Autre approche, celle du monde animal, particularisé par un rat mélomane, par un bouvier australien, par un bélier, puis par un chaton. Les quatre mammifères se sont montrés par hasard, ont été adoptés par compassion. Chacun enrôlé dans son univers restreint, comme une ferme, une maison. Entre deux fables animalières, intervient un court texte où l'alcool sert de prétexte à mentionner une loi promue par le président russe, Vladimir Poutine. Loi interdisant les produits de la Géorgie, surtout les vins et même l'eau minérale. Manière habile de décréter que les boissons alcoolisées étaient interdites en Russie. Gorbatchev, en son temps, en fut le précurseur, ce qui avait précipité sa chute. Récit réflexif qui se clôt sur une note ironique, signée Mark Twain. Le chat nous ramène au temps présent, à Saint-Pétersbourg, à Paris, enfin, dernier parcours du félidé, les États-Unis. Chat cosmopolite. Puis, critique physique et brutale du sport, quand le narrateur assiste à un match de foot, parvenu en demi-finale, en Croatie. Nouvelle qui décrit un grave incident se retournant contre le narrateur lors d'une promenade avec la victime handicapée. Métaphore qui ne laisse aucun doute sur l'avenir du conteur, devenu, pendant le match, un homme qui a réclamé du sang, à la suite d'un jeu de main maladroit, passé inaperçu par l'arbitre de l'équipe opposée. Vengeance préméditée par le joueur, prisonnier de son fauteuil roulant. Lucidité impitoyable de la part du pousseur, transformé en justicier sportif sanguinaire... Un souvenir douloureux de la Croatie nous emmène vers une longue nouvelle, trop bavarde. La rencontre de deux amis qui se retrouvent dans un restaurant, à Belgrade. L'un craint d'avoir une crise cardiaque, l'autre se pose des questions sur son ami, perdu de vue depuis vingt-cinq ans. L'histoire ethnique entre Serbes et Croates pèse lourdement sur eux, ils se méfient l'un de l'autre. Séparation des deux hommes, qui ressemble à une fuite. Le recueil, en fait, n'est que fuite. La nécessité de bouger, ou privilégier la sédentarité, s'avère une démonstration physique et mentale de certains immigrants, qui ne savent plus où se fixer, loin du pays natal. Ce n'est pas pour rien que le dernier texte fermant le recueil, se titre Café Sarajevo, récit éponyme qui témoigne du succès de ce bistrot situé à Montréal, où se donnaient rendez-vous les immigrants balkaniques. N'en reste plus que la nostalgie...

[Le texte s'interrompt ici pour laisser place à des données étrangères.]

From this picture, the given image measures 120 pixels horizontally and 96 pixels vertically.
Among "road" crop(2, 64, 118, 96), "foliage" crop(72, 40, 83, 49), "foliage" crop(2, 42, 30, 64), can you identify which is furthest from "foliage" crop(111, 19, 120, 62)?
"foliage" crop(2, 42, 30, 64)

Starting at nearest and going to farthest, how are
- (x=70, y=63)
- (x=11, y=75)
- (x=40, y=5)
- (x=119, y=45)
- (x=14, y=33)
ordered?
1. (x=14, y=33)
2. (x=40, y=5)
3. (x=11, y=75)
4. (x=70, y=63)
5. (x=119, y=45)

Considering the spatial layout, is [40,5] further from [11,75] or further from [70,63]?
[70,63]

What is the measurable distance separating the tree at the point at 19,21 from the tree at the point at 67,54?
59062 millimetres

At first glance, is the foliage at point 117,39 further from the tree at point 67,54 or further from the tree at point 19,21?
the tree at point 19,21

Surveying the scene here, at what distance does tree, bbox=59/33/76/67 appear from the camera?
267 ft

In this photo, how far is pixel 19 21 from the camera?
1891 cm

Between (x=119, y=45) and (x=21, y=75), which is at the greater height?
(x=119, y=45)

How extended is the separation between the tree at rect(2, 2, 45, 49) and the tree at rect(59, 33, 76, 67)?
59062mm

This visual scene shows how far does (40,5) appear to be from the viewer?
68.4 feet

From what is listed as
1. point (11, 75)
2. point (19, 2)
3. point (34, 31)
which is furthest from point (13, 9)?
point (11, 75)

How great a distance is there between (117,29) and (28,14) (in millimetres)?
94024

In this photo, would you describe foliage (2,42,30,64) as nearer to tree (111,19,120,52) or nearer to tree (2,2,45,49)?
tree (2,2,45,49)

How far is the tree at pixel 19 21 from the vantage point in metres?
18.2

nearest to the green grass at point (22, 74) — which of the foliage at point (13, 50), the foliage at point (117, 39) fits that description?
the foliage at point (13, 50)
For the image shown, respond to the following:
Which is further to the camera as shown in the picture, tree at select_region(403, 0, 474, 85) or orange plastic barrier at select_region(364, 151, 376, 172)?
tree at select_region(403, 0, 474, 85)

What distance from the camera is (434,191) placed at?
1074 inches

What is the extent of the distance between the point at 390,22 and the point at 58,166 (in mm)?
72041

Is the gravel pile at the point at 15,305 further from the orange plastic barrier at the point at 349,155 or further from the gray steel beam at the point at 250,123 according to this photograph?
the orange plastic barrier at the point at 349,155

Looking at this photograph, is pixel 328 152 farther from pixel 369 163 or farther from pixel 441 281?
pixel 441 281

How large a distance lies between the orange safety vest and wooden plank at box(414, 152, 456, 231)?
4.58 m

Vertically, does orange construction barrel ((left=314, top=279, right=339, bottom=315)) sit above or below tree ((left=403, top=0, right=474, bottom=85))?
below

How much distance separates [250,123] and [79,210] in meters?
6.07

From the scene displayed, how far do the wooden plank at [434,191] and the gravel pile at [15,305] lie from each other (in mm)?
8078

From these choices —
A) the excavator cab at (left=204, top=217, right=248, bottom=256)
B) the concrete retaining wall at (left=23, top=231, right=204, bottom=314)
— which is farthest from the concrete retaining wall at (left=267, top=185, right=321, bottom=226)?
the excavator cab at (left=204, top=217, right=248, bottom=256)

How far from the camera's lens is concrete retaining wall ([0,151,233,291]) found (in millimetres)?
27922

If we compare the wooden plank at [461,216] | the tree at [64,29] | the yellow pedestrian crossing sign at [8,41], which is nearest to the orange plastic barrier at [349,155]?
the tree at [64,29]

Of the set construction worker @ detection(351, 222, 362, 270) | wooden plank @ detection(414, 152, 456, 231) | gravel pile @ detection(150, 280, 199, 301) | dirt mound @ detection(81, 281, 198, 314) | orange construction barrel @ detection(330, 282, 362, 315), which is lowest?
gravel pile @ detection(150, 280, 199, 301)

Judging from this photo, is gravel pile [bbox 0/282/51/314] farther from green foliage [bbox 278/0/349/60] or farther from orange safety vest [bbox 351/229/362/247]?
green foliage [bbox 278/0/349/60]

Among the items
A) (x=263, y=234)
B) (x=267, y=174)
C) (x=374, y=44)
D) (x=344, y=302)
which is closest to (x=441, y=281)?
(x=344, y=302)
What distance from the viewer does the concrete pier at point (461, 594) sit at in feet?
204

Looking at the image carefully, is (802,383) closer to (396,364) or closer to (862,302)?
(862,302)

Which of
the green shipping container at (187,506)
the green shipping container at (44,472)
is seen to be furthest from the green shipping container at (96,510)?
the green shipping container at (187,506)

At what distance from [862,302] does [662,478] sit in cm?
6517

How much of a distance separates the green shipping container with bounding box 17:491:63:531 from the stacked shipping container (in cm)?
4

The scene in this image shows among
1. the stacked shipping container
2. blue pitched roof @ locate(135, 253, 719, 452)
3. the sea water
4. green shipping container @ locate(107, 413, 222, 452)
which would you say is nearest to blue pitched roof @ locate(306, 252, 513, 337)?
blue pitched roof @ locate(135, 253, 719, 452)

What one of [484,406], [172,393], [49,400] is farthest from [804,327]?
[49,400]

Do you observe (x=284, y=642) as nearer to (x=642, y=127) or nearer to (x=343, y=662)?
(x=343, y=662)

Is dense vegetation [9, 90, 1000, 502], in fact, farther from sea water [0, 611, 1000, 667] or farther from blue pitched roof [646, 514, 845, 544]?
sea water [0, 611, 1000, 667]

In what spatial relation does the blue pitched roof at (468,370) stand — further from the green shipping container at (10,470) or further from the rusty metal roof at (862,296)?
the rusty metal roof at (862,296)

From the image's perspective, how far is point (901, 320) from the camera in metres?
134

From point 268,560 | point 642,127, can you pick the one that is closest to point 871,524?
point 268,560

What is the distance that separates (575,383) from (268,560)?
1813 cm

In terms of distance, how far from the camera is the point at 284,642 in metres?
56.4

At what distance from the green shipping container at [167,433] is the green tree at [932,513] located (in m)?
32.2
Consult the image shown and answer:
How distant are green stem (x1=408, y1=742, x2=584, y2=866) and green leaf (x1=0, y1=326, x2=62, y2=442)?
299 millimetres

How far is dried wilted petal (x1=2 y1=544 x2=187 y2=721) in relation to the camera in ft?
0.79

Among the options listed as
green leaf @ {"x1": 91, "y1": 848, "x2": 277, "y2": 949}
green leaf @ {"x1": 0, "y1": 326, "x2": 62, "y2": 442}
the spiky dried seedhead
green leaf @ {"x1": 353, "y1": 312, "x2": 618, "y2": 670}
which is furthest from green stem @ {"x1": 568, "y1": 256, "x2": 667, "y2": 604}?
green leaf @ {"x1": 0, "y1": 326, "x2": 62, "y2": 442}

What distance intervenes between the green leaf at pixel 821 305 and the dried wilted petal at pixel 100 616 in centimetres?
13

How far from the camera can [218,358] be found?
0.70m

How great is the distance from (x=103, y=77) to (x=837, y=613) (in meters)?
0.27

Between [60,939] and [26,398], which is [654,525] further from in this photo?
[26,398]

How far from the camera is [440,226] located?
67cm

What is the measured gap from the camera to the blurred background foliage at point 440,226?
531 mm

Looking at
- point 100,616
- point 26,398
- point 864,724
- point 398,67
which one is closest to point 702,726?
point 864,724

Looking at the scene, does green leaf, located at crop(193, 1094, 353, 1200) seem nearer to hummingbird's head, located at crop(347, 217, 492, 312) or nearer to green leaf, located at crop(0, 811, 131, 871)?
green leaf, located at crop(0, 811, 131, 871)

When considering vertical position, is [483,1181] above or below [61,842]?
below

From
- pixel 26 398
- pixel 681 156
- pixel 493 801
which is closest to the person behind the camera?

Recueil agréable et instructif à lire, qui nous emporte, avec le narrateur, dans un monde étranger à celui de l'Amérique du Nord. Parfois, si les lieux abordés sont déroutants, il suffit de déployer notre désir curieux de voyager là où, contrairement aux chats, il est impossible de se sentir dépaysé après en avoir ingurgité les premières saveurs, alcool compris. C'est aussi satisfaire son besoin de s'évader, de faire connaissance avec des protagonistes pittoresques, sur lesquels nous revenons au cours d'une deuxième lecture, de crainte de ne pas avoir consacré le temps nécessaire à la compréhension de tout être humain...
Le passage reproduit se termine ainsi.